_Assignment_
Which of the lines below contain the string "Zealand"? Copy each one.

___ Record extracts

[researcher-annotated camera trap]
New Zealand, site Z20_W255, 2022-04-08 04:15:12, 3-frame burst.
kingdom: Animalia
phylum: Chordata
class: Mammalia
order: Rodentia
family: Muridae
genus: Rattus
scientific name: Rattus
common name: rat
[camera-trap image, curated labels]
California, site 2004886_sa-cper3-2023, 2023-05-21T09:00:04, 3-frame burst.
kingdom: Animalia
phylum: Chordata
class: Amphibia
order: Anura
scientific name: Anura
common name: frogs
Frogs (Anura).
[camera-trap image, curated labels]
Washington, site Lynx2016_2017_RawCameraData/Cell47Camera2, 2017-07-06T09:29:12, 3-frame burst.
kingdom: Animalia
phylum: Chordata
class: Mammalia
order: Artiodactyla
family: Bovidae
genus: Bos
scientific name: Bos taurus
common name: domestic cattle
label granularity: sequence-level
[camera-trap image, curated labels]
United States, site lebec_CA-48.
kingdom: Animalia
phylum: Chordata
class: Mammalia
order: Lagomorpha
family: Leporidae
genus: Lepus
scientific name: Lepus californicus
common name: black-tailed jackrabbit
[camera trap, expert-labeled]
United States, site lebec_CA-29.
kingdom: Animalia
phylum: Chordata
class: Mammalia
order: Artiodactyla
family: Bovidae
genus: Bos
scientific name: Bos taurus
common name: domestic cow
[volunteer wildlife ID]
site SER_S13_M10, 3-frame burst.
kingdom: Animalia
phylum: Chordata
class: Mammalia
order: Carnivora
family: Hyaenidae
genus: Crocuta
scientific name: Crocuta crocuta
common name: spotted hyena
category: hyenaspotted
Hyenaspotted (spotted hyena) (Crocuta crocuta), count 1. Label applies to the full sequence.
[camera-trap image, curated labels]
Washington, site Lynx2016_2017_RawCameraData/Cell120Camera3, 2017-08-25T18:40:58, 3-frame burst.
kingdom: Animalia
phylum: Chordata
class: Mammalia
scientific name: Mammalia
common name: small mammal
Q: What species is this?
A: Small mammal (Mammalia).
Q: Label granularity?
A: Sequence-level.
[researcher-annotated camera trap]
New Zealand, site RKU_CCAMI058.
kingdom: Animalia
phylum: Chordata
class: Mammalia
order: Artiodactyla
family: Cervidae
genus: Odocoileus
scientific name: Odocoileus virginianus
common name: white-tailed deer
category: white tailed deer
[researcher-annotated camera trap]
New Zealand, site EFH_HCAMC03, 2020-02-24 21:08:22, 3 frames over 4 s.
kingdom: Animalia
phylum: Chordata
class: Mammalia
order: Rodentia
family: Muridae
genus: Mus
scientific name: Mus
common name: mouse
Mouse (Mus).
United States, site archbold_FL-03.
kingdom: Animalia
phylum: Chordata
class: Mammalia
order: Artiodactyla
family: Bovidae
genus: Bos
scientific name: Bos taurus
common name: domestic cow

______

_Answer space_
New Zealand, site Z20_W255, 2022-04-08 04:15:12, 3-frame burst.
New Zealand, site RKU_CCAMI058.
New Zealand, site EFH_HCAMC03, 2020-02-24 21:08:22, 3 frames over 4 s.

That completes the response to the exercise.